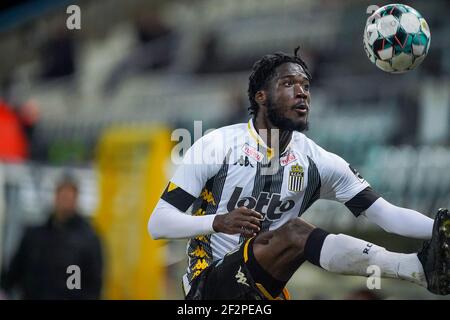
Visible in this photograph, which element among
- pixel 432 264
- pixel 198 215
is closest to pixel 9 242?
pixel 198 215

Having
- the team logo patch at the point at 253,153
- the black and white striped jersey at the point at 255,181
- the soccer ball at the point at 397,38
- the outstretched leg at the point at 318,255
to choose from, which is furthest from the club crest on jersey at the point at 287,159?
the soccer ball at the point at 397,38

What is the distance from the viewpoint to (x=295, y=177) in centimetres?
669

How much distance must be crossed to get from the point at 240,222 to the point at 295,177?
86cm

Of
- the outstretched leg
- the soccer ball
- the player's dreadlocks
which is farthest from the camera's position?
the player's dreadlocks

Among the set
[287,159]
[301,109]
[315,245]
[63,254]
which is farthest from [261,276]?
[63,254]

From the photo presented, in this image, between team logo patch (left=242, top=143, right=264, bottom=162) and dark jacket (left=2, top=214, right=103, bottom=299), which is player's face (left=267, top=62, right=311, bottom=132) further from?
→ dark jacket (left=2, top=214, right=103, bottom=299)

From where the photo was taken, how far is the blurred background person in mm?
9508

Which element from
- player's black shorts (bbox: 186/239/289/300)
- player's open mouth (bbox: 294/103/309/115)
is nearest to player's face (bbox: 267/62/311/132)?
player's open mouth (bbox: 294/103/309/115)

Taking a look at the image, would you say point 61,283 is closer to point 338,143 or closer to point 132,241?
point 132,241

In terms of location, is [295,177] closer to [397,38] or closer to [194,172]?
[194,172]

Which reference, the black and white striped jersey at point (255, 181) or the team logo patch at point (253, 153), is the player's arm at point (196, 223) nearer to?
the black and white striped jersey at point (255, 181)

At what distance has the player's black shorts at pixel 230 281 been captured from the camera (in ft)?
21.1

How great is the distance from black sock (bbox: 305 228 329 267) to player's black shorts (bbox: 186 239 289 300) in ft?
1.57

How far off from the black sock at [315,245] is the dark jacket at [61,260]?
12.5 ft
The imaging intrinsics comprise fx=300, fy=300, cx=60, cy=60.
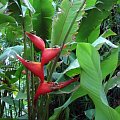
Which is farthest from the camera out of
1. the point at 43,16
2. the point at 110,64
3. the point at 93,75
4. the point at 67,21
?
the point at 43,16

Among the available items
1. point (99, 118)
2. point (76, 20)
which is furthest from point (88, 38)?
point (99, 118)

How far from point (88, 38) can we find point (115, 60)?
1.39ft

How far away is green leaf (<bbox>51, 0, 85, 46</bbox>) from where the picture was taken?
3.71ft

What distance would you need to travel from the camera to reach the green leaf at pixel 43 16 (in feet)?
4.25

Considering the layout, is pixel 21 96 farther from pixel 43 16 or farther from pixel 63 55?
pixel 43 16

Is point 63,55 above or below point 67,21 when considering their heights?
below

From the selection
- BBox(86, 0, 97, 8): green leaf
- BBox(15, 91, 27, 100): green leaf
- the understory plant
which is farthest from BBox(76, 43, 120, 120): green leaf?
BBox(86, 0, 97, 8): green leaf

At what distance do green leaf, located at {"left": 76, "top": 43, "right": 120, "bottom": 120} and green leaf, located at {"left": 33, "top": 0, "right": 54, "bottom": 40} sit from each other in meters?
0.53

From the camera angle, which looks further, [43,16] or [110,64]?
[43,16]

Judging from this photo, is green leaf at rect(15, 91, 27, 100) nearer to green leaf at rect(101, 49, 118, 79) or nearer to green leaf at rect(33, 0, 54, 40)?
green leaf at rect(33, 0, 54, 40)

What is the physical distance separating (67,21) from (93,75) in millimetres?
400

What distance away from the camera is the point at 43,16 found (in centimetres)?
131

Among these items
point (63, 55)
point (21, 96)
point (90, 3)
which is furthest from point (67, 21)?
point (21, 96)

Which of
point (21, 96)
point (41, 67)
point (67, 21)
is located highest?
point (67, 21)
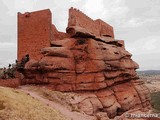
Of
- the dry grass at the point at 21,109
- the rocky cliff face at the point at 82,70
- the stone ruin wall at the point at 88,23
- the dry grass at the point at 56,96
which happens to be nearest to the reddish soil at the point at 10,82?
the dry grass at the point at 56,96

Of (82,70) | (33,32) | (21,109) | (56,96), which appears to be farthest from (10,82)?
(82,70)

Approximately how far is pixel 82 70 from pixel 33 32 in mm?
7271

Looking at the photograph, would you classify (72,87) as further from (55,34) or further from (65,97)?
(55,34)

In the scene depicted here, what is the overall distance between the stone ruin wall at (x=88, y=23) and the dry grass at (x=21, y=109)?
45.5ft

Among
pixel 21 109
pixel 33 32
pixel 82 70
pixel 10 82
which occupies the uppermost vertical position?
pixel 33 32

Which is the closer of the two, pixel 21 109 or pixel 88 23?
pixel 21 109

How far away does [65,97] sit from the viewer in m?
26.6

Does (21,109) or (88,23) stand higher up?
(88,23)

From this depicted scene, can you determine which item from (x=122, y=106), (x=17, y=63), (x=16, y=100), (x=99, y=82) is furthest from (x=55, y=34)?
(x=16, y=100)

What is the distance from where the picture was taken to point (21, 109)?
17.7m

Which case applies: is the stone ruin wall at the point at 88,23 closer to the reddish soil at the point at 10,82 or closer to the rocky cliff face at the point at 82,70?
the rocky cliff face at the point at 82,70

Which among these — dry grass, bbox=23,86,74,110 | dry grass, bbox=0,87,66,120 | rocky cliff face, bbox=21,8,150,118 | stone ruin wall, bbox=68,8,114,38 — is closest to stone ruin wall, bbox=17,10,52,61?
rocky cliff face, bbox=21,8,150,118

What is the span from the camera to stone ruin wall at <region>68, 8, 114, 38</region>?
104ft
• • •
Direction: Report every line of the listing that contains the word "soil", with case counting.

Answer to the task:
which happens to be nearest to the reddish soil at the point at 10,82?
Which case applies: is the stone ruin wall at the point at 88,23 closer to the reddish soil at the point at 10,82 or closer to the rocky cliff face at the point at 82,70?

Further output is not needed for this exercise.